23 Janvier 2019
El très de Mayo est une oeuvre majeure de Francisco de Goya. Peinte en 1814, elle témoigne de l'engagement des madrilènes contre les forces de Napoléon. En 1808, ce dernier place à la tête de l'Espagne son frère, Joseph Bonaparte, mais le 02 mai 1808, le peuple de Madrid se soulève contre l'occupant français, déclenchant la guerre d'indépendance qui gagnera tout le pays. Cette rébellion fut sévèrement réprimée par les troupes du général Murat. Dans la nuit du 02 au 03 mai, environ 400 personnes seront exécutées.
Pour comprendre le contexte de la presence française en Espagne, une excellente explication en vidéo mise en ligne à l'occasion de la publication de l'ouvrage collectif, Histoire mondiale de la France aux éditions du Seuil.
1808 : Napoléon et l'Espagne, une histoire atlantique
Goya a réalisé deux tableaux en 1814 : le premier représentant le 02 mai 1808 la charge des Mamelouks (des soldats turcs incorporés à l'armée napoléonienne) et le second, l'exécution des révoltés espagnols par les soldats français le 03 mai.
L'oeuvre de Goya va inspirer de nombreux artistes ; le premier sera Edouard Manet avec l'exécution de Maximilien (1868) par un peloton d’exécution républicain à Mexico.
Pablo Picasso a souvent peint la guerre et la douleur des populations civiles, comme Guernica. En 1951, alors membre du parti communiste français, il peint Massacre en Corée pour dénoncer la politique des Etats-Unis, engagés depuis 1950 dans une guerre contre les communistes nord-Coréens (guerre de Corée : 1950-1953).

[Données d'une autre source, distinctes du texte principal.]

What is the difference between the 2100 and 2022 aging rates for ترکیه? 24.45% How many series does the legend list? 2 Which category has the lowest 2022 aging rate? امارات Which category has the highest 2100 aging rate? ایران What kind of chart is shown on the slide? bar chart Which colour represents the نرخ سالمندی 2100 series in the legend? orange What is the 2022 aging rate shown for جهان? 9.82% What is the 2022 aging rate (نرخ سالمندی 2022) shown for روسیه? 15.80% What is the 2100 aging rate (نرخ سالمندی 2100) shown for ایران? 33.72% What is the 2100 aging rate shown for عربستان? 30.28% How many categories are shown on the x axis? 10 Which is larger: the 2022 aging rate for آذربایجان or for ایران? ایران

Les civils espagnols peints par Goya sont ici remplacés par des femmes nues et des enfants, renforçant la cruauté de la scène.
Yue Minjun est un artiste contemporain, célèbre pour ses personnages hilares. En 1995, il a peint l'exécution où 4 condamnés presques nus font face à un peleton d'exécution en civil, aux fusils invisibles. L'un des boureaux reprend une pause identique au tableau de Manet. Tous rient à gorge déployée. La scène semble se dérouler sur la place Tian'anmen à Beijing devant un des murs de la cité interdite. Même si Yue Minjun s'en défend, il rappelle les évenements terribles de 1989 durant lesquels les autorités chinoises ont sévèrement réprimé des manifestations étudiantes qui demandaient des réformes politiques et démocratiques. Aujourd'hui la censure chinoise interdit toute évocation de ces évenements qui n'ont pas existés selon le pouvoir communiste. C'est cela que représente Yue Minjun : des exécutions sans fusils, des soldats sans uniformes, des rires mais pas de larmes.
Yue Minjun est célébré partout dans le monde. Il a fait l'objet d'une grande exposition en 2012-2013 à la Fondation Cartier. Il évoque dans cette vidéo son travail et quelques unes de ses œuvres.
De l'Espagne du début du XIXe siècle à la Syrie du XXIe siècle. Le lien se fait grâce à Tammam Azzam, artiste syrien réfugié à Dubai, qui a mis son art au service de son peuple pour dénoncer les violences commises par le régime de Bachar al-Assad. Il a ainsi détourné le tableau de Goya, situé ici, non pas à Madrid, mais dans une rue dévastée de Syrie. Les soldats napoléoniens sont désormais remplacés par ceux de l'armée syrienne et les madrilènes par le peuple d'Alep, de Damas ou encore Homs qu'on exécute et comme l'a dit T. Azzame : "Syrias is living The third of May every day but no one stops it".